Stated exercise: The line containing "What distance lies" and every line after it, through the last, are to be extracted exactly; no other lines belong in the answer.

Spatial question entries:
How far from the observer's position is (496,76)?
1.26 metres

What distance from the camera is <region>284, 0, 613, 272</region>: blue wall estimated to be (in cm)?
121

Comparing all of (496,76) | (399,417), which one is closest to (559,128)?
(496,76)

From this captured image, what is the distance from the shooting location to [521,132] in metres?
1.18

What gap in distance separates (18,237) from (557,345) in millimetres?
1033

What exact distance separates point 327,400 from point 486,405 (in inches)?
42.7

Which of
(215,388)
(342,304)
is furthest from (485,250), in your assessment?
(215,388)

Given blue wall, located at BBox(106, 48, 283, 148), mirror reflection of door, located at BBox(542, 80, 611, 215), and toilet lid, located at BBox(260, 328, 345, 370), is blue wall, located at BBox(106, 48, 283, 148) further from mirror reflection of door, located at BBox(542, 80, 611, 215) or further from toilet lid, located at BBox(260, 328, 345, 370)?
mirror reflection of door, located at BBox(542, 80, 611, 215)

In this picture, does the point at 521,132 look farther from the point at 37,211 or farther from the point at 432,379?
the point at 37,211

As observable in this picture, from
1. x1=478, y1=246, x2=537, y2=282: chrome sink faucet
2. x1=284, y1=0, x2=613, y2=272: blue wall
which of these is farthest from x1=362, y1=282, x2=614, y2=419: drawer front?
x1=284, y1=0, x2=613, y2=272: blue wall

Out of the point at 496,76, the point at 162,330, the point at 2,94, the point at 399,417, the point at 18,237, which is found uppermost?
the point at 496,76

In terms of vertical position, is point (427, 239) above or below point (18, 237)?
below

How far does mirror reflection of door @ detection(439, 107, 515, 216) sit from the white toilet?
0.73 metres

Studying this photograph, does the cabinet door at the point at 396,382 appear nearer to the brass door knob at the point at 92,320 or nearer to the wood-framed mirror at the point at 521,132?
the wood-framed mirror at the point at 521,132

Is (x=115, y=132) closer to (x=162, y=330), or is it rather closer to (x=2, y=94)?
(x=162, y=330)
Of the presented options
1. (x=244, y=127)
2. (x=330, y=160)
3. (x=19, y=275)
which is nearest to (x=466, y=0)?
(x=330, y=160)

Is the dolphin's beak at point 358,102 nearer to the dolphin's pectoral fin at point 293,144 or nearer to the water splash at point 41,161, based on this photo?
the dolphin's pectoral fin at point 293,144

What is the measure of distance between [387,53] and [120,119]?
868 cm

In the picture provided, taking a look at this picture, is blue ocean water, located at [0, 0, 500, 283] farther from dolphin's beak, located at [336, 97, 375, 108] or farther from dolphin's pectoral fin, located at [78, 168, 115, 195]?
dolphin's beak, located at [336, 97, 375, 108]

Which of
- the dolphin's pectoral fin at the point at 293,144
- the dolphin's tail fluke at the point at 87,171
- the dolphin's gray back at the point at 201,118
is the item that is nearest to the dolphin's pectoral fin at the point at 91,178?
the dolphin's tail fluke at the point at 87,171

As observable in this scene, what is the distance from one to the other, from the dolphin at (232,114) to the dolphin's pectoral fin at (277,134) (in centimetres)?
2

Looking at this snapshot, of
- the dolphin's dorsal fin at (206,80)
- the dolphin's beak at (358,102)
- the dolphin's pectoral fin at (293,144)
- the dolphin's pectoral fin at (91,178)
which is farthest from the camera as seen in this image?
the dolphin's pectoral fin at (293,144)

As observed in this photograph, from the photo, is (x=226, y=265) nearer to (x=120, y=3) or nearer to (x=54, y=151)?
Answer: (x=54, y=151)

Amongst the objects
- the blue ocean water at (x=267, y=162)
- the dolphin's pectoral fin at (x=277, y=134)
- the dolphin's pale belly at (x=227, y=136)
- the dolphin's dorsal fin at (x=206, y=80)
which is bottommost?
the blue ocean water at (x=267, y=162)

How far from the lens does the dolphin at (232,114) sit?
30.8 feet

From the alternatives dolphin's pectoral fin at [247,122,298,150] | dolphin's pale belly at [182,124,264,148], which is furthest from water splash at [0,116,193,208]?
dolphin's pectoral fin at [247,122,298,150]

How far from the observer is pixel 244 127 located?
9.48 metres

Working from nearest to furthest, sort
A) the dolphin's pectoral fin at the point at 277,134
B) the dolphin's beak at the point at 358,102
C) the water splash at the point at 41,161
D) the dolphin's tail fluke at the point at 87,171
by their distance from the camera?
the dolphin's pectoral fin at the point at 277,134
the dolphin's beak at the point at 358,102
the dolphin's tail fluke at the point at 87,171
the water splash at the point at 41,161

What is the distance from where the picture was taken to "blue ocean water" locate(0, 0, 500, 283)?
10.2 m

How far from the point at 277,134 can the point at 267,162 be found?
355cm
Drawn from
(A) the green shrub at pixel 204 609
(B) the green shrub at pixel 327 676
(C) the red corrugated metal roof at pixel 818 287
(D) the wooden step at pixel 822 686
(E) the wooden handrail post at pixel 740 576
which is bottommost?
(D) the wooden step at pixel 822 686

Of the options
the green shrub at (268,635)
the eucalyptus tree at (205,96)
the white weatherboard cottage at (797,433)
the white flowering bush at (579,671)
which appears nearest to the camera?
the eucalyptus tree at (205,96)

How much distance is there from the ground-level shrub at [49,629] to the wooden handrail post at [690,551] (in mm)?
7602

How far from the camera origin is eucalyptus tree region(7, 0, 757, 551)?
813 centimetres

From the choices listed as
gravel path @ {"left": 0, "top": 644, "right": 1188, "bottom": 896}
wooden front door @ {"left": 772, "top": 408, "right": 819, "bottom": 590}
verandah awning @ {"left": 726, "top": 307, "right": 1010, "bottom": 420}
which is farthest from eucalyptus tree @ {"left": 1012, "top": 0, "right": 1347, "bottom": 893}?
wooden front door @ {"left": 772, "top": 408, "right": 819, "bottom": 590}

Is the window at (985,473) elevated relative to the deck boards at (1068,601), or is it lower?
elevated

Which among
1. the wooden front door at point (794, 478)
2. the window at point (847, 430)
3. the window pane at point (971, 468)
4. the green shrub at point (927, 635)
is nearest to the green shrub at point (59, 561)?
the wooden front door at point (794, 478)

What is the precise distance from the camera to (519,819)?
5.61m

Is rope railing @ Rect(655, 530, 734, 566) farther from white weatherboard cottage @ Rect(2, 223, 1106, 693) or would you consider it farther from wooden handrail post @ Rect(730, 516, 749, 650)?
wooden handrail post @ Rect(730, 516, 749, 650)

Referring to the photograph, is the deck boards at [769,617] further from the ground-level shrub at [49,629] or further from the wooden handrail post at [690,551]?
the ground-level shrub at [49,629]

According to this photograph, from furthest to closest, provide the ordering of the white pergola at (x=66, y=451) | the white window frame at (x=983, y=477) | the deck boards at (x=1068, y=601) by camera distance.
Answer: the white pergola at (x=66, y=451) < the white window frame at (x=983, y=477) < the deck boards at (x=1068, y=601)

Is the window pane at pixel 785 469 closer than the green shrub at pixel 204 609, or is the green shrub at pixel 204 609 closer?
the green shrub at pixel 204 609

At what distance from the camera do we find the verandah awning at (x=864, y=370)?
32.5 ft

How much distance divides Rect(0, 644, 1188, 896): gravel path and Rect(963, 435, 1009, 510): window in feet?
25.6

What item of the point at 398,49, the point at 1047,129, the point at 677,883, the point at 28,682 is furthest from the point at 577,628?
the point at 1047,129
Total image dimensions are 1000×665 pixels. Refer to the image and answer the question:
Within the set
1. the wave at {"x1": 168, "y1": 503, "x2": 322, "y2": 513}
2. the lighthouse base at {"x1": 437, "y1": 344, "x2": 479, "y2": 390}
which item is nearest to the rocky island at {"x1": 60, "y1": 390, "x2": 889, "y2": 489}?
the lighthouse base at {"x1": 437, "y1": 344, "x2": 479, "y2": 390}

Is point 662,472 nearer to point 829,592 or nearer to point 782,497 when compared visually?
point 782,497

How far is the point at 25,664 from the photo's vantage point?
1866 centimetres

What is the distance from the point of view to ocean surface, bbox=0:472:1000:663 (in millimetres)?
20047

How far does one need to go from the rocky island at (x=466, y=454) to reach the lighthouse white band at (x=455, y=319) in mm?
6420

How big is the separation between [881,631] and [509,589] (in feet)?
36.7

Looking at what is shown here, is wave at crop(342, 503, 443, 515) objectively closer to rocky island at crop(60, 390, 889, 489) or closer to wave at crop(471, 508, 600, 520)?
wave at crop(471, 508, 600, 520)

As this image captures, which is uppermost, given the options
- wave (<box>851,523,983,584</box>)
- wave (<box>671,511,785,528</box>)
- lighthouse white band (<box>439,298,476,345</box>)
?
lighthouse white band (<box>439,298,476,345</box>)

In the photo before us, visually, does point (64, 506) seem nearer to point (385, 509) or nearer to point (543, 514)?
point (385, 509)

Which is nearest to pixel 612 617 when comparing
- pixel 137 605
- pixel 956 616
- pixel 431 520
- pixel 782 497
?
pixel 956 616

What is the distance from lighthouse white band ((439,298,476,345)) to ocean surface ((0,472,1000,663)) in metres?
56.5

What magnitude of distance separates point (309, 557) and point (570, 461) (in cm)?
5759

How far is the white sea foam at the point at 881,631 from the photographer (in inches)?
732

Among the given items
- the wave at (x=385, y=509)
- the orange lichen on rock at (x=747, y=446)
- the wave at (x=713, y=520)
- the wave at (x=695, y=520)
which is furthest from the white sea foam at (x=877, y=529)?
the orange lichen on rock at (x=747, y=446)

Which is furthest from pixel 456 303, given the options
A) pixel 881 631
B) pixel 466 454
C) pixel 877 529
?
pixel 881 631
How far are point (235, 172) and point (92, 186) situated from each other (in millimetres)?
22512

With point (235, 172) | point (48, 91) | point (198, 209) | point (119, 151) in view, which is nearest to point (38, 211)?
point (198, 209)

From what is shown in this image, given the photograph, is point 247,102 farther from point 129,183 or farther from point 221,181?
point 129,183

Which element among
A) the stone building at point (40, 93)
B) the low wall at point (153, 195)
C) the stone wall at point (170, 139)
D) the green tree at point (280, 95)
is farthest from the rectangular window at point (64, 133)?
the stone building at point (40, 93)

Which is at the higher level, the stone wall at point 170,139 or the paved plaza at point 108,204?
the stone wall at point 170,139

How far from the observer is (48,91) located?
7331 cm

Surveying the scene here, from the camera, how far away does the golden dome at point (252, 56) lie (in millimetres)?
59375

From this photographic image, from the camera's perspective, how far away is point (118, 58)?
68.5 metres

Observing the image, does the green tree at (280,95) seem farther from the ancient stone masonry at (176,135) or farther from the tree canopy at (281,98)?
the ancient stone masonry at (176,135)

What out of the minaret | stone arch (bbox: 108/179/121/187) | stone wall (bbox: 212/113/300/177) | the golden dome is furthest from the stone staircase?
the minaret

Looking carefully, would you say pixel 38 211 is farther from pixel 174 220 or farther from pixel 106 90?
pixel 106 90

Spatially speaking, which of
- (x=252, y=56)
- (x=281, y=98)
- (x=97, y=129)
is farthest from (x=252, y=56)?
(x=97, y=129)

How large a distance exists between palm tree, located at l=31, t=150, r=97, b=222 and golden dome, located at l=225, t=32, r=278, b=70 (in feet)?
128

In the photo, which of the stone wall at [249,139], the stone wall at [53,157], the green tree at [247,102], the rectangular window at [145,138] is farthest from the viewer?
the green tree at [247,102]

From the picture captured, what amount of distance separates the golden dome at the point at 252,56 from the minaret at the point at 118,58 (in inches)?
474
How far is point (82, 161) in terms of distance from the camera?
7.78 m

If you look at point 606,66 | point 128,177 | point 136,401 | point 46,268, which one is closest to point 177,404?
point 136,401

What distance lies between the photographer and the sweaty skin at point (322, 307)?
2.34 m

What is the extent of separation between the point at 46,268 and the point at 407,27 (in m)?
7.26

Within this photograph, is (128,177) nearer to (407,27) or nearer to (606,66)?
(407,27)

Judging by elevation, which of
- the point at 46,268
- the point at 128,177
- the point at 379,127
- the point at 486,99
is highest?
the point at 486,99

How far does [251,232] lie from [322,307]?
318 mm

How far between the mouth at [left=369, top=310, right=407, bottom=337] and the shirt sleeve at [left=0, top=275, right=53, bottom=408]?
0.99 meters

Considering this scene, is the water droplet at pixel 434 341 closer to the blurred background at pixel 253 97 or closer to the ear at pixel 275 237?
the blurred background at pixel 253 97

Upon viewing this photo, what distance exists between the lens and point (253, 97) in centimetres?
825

The result:
What distance lies between the photographer and the sweaty skin at point (322, 307)?
2.34 m

What is the extent of separation between the point at 46,268 and the point at 407,27 (in m)?
7.26

Within this photograph, is (128,177) nearer to (407,27) or nearer to (606,66)?
(407,27)

Judging by elevation, which of
- the point at 46,268
- the point at 128,177
- the point at 379,127
- the point at 486,99
is highest?
the point at 486,99

How far does [251,232] lie from [322,307]?
318 mm

How far between the mouth at [left=369, top=310, right=407, bottom=337] and the shirt sleeve at [left=0, top=275, right=53, bottom=408]?
0.99 meters

Considering this scene, is the water droplet at pixel 434 341 closer to the blurred background at pixel 253 97 or closer to the ear at pixel 275 237?
the blurred background at pixel 253 97

Upon viewing this photo, what distance exists between the lens and point (253, 97) in centimetres?
825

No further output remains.